Un an après la dernière manifestation de masse contre le mariage gay du 26 mai 2013, revivez ces moments ou la France a pris conscience qu’elle pouvait dire NON. À partir d’aujourd’hui, Nouvelles de France diffuse ce qui est à la fois un récit, un témoignage, un essai articulé autour de ces treize mois de mobilisation inédite et historique. Cet ouvrage unique est publié sous forme de feuilleton, que les électeurs pourront commenter à loisir au long de sa diffusion. L’intégrale est disponible sous format électronique uniquement, l’auteur ne souhaitant pas passer par les maisons d’éditions, on imagine aisément pourquoi.

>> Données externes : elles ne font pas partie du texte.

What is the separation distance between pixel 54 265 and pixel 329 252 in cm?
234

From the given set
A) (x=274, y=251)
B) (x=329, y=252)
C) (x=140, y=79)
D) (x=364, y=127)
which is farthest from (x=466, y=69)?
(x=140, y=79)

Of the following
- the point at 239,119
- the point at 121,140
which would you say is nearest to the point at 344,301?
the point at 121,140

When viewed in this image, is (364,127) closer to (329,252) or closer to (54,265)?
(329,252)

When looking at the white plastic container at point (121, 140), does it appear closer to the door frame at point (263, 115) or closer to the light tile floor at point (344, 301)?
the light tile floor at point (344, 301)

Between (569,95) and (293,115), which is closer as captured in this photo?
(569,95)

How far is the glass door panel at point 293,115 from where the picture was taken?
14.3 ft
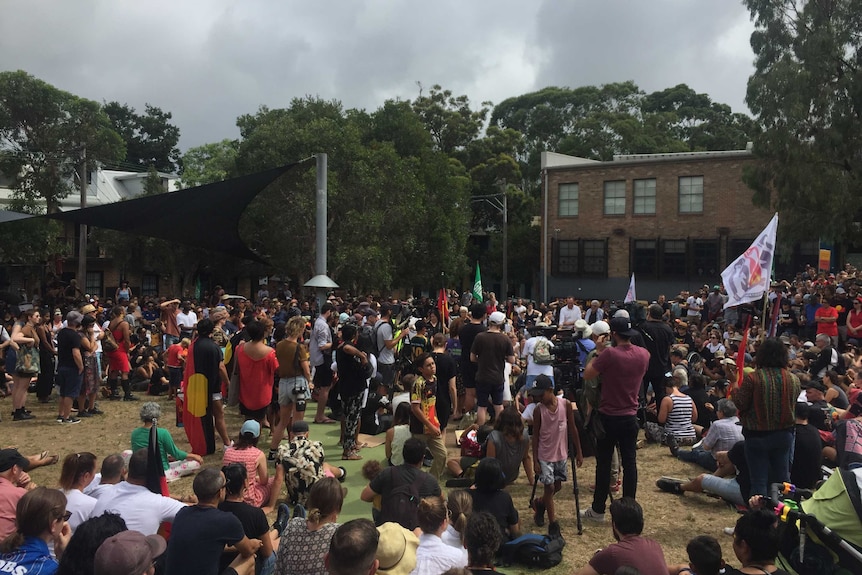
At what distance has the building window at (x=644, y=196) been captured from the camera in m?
31.8

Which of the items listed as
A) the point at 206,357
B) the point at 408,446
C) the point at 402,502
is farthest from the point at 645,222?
the point at 402,502

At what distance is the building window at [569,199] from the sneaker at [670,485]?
90.5 feet

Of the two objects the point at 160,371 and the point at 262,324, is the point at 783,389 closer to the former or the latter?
the point at 262,324

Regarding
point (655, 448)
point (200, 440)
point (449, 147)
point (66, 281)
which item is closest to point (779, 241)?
point (655, 448)

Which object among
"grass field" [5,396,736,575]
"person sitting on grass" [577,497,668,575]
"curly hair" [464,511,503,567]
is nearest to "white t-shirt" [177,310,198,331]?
"grass field" [5,396,736,575]

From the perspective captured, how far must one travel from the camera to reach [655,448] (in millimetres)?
8578

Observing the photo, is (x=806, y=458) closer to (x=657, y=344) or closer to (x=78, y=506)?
(x=657, y=344)

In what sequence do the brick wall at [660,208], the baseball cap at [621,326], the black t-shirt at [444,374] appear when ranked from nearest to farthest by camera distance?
the baseball cap at [621,326], the black t-shirt at [444,374], the brick wall at [660,208]

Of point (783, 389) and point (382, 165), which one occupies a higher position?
point (382, 165)

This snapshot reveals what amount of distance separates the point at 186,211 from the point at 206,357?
4.09 metres

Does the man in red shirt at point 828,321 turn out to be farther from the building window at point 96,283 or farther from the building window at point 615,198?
the building window at point 96,283

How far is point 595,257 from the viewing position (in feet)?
110

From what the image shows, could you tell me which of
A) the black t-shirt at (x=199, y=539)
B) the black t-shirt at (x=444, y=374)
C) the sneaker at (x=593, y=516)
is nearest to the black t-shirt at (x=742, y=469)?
the sneaker at (x=593, y=516)

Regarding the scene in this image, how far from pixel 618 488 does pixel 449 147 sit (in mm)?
39599
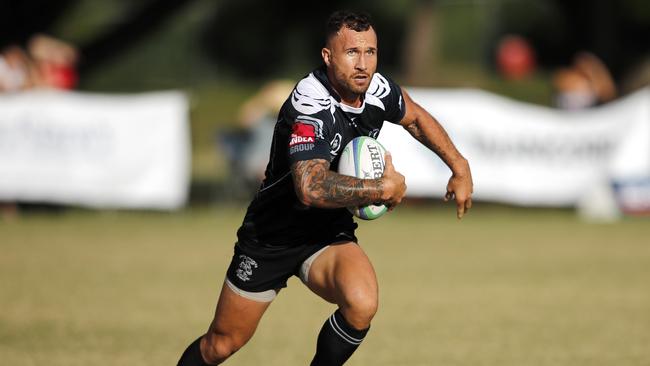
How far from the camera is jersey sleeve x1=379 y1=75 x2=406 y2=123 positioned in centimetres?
645

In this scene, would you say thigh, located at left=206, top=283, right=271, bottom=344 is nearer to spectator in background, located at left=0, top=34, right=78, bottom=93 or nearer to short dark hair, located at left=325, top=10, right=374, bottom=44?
short dark hair, located at left=325, top=10, right=374, bottom=44

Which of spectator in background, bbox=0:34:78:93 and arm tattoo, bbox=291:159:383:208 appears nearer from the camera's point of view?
arm tattoo, bbox=291:159:383:208

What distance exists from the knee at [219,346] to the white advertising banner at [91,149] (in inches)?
415

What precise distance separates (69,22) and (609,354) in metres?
Answer: 31.0

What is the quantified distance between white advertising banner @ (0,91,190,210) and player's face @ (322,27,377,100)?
1113 centimetres

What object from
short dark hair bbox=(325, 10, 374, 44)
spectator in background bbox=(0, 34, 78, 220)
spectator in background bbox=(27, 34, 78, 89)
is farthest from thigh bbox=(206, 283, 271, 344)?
spectator in background bbox=(27, 34, 78, 89)

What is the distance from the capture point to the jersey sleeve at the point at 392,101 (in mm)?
6449

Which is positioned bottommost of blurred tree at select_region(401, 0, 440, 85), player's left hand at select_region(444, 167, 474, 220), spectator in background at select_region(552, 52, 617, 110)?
blurred tree at select_region(401, 0, 440, 85)

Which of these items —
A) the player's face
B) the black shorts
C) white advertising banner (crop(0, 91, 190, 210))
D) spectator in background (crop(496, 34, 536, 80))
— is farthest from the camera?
spectator in background (crop(496, 34, 536, 80))

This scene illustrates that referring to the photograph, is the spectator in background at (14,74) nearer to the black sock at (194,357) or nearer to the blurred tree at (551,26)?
the black sock at (194,357)

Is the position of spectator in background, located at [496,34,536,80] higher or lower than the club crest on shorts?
lower

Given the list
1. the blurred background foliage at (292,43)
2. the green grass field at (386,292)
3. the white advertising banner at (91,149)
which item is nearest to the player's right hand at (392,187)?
the green grass field at (386,292)

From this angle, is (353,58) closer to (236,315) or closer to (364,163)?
(364,163)

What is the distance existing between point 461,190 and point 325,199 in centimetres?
107
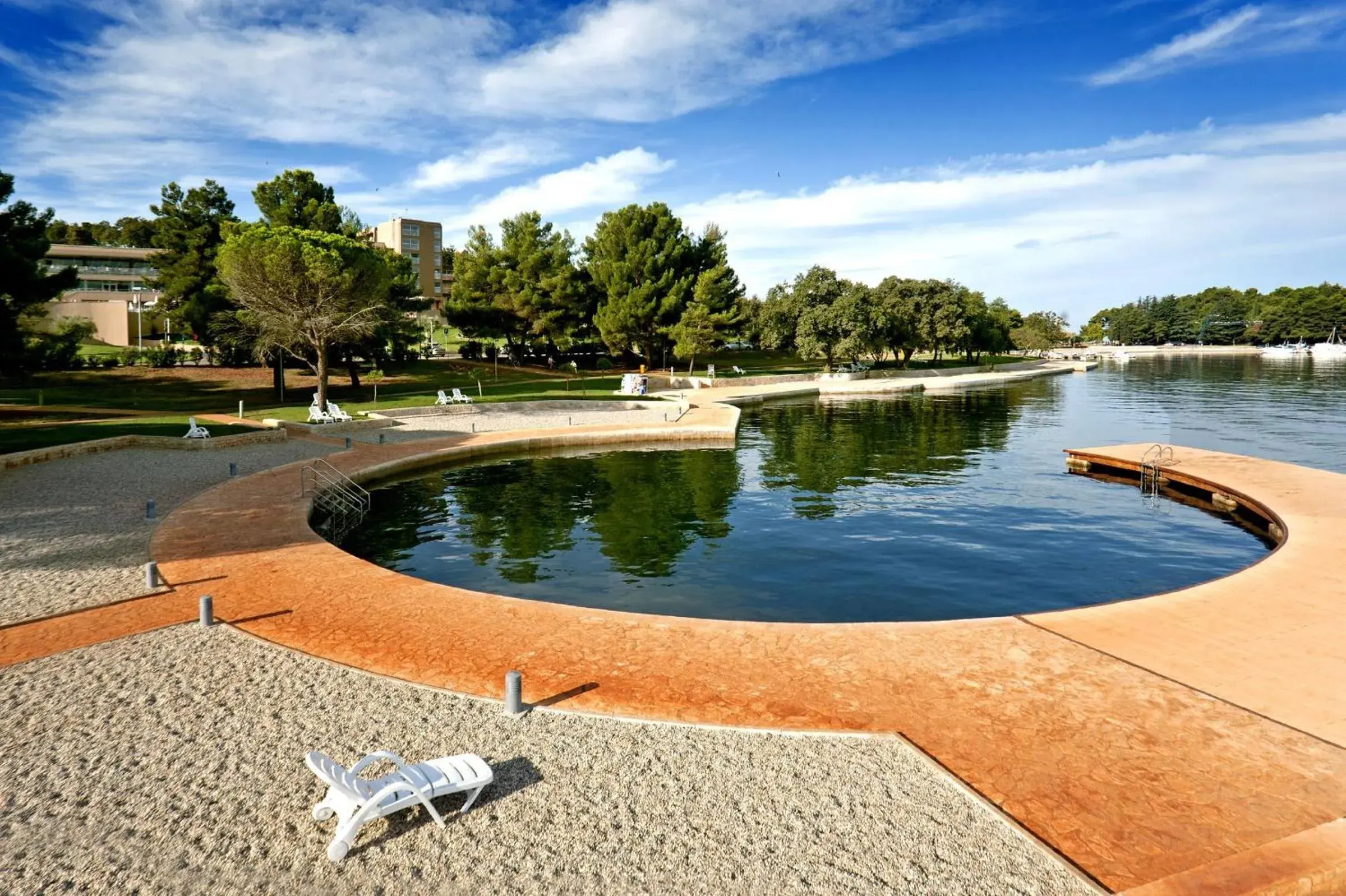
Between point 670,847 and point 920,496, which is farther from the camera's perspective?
point 920,496

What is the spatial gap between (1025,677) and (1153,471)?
1877 cm

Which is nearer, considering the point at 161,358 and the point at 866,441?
the point at 866,441

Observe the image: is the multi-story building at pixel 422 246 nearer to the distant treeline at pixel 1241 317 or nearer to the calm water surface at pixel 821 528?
the calm water surface at pixel 821 528

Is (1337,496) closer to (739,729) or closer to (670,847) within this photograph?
(739,729)

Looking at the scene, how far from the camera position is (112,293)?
94.0 meters

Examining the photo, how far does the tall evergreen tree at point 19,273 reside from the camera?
2838 centimetres

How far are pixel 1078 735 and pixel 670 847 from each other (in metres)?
4.21

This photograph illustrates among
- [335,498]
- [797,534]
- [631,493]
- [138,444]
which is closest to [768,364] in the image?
[631,493]

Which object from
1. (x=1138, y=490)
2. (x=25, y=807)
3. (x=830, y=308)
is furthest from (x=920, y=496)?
(x=830, y=308)

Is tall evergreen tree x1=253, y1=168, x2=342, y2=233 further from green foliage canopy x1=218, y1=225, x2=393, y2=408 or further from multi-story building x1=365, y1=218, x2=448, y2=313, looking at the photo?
multi-story building x1=365, y1=218, x2=448, y2=313

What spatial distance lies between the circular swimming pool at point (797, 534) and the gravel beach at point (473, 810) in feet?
18.9

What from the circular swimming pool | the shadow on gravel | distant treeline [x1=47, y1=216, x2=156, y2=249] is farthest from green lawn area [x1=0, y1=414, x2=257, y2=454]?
distant treeline [x1=47, y1=216, x2=156, y2=249]

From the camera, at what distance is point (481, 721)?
24.7 feet

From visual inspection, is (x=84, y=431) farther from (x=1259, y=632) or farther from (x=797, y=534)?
(x=1259, y=632)
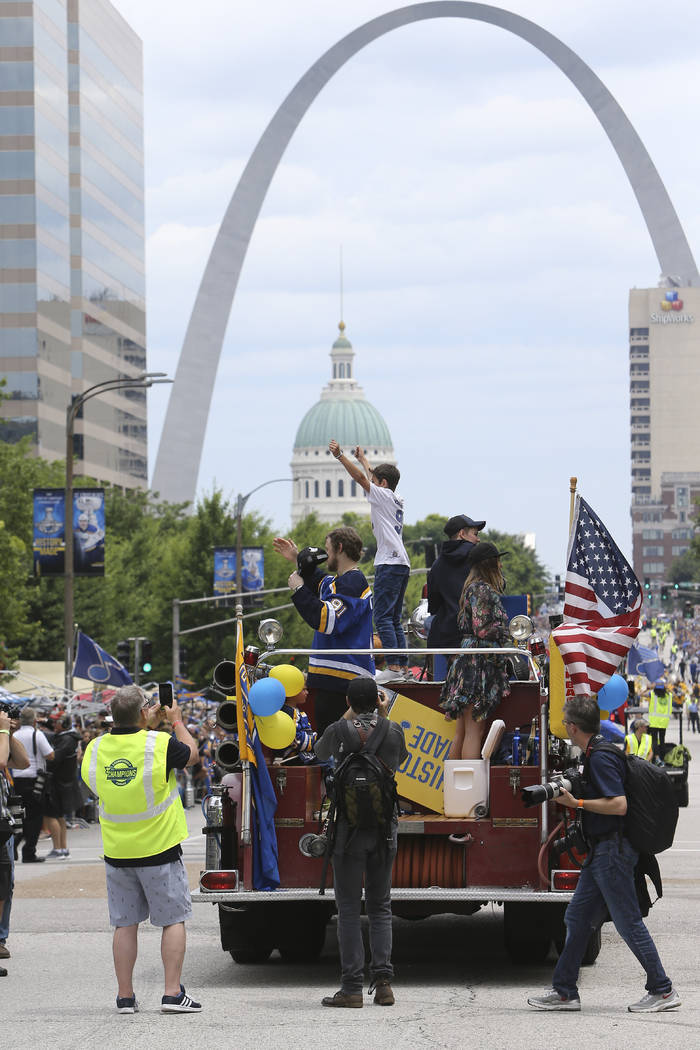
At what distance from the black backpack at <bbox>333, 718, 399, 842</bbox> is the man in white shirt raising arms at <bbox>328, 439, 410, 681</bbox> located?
270 cm

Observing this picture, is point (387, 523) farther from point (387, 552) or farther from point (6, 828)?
point (6, 828)

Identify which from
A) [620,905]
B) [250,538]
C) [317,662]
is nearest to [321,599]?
[317,662]

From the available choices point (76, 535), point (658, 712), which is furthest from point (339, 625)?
point (76, 535)

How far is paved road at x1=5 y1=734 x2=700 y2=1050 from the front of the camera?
8875mm

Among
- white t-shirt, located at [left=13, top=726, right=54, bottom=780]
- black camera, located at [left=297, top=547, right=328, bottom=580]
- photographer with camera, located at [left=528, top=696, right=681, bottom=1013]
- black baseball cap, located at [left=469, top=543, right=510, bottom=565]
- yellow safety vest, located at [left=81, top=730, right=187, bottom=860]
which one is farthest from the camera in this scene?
white t-shirt, located at [left=13, top=726, right=54, bottom=780]

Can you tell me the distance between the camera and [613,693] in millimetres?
10875

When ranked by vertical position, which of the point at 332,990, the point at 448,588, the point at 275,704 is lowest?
the point at 332,990

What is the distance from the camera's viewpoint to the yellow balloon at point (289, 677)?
11258 mm

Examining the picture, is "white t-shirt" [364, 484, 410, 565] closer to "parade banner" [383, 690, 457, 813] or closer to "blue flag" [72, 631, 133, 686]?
"parade banner" [383, 690, 457, 813]

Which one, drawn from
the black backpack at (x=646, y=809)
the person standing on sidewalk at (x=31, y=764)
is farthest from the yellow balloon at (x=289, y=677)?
the person standing on sidewalk at (x=31, y=764)

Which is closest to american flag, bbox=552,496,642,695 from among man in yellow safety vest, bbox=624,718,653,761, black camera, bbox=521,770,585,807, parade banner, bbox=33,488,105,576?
black camera, bbox=521,770,585,807

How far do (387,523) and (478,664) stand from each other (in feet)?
6.61

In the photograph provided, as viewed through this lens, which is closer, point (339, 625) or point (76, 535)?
point (339, 625)

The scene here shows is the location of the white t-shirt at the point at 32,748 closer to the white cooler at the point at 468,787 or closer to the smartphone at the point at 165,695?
the white cooler at the point at 468,787
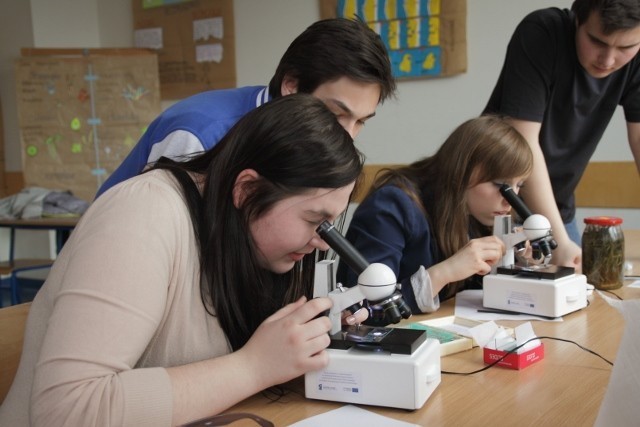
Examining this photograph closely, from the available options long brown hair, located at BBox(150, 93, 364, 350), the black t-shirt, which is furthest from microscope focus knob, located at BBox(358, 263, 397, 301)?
the black t-shirt

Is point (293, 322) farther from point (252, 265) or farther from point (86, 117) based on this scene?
point (86, 117)

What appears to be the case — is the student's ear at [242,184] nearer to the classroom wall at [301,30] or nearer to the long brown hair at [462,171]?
the long brown hair at [462,171]

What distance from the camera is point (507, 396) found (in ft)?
3.12

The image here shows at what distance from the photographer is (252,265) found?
1.00 metres

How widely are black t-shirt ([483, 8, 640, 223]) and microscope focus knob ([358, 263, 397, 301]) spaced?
1208mm

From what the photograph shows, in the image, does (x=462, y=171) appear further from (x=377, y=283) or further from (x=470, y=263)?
(x=377, y=283)

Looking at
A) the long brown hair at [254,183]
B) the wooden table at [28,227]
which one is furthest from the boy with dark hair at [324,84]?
the wooden table at [28,227]

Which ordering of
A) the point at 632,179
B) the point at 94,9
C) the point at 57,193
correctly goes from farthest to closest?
the point at 94,9 < the point at 57,193 < the point at 632,179

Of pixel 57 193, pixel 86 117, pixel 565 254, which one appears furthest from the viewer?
pixel 86 117

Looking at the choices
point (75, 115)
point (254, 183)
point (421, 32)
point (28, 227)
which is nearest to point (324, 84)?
point (254, 183)

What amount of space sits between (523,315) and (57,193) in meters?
3.36

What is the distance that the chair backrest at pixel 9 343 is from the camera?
114 centimetres

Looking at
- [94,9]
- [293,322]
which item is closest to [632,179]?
[293,322]

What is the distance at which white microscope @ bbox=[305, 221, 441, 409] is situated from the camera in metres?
0.89
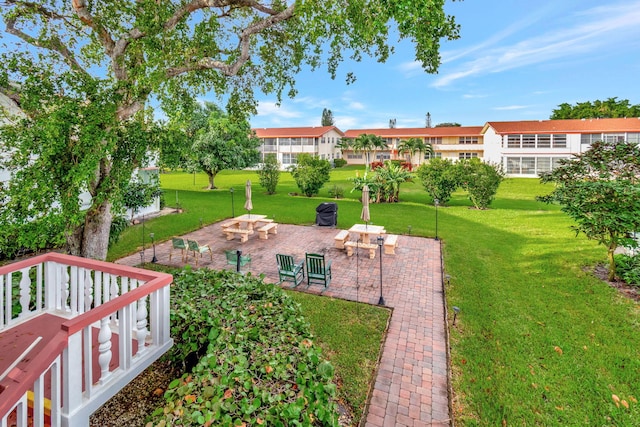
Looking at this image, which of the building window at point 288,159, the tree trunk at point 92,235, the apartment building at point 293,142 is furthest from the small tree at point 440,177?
the building window at point 288,159

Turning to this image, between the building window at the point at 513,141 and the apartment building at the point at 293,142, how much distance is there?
26.3 metres

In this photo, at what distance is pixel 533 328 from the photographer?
6.73 metres

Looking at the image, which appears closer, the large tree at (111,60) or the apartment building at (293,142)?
the large tree at (111,60)

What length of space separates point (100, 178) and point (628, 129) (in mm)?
51578

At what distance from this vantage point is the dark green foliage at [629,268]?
8.23 meters

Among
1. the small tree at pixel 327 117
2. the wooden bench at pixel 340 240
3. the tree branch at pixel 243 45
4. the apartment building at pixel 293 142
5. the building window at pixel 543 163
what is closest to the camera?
the tree branch at pixel 243 45

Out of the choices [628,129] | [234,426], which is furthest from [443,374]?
A: [628,129]

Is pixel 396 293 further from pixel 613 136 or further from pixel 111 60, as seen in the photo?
pixel 613 136

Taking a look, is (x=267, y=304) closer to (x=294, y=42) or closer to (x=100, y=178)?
(x=100, y=178)

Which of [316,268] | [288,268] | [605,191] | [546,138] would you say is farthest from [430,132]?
[288,268]

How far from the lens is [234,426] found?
2311 mm

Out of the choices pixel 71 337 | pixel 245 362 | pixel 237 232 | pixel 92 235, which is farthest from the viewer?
pixel 237 232

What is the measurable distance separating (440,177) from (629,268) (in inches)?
518

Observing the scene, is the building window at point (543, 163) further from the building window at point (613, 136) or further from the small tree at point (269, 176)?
the small tree at point (269, 176)
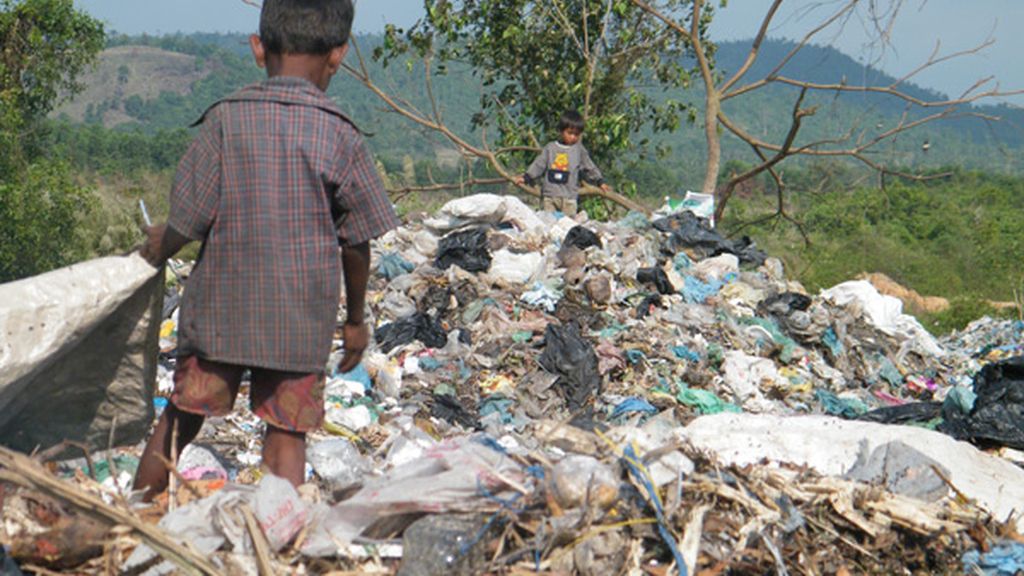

Aux vieux amis, aux copains de la rue, aux hommes de bonne volonté qui y sont descendu et à ceux qui pour mille raisons, n’ont pu y descendre…
L’espoir
13 janvier 2013-24 mars 2013
Le treizième jour
Il est aux environ de midi ce 13 janvier, place Denfert-Rochereau. Gus, le chef de cortège, et ses adjoints sont déjà là depuis un bon moment. Plan de bataille en mains, ils ajustent les derniers éléments avec les autres responsables, les forces de l’ordre, et une rame de camions sono autour desquels s’affairent les techniciens. Les stands et les volontaires se préparent pour distribuer drapeaux, sifflets et vendre le célèbre sweat-shirt au logo d’une famille. C’est la première « manif pour tous » nationale. Étrange spectacle que ces groupes de gens et cette débauche de matériel au milieu d’un dimanche d’hiver et des avenues parisiennes désertes. En dehors d’eux, seules virevoltent quelques feuilles mortes rescapées de l’automne qui vient de s’achever. Il y a quelques jours une équipe de volontaires « sécurité » m’a été affectée. Je ne connais pas mes responsables et mes équipiers ne me connaissent pas non plus. Le recrutement de la manif est piloté par Constance qui jongle entre un fichier sans cesse renouvelé, les réseaux sociaux et les bandes de copains. Je dois m’occuper de l’aile droite de l’un des secteurs du cortège « DRO », c’est comme ça que nous l’appelons. Après avoir échangé quelques mots par téléphone nous nous sommes donné rendez-vous dans un café. D’une demi-douzaine d’équipiers, je me trouve par un prompt renfort avec une vingtaine de gars. Ce sont des provinciaux pour la plupart, aussi solides que joviaux. Alex, un ami de toujours est venu me prêter discrètement ses yeux et ses oreilles qu’il promènera dans le secteur.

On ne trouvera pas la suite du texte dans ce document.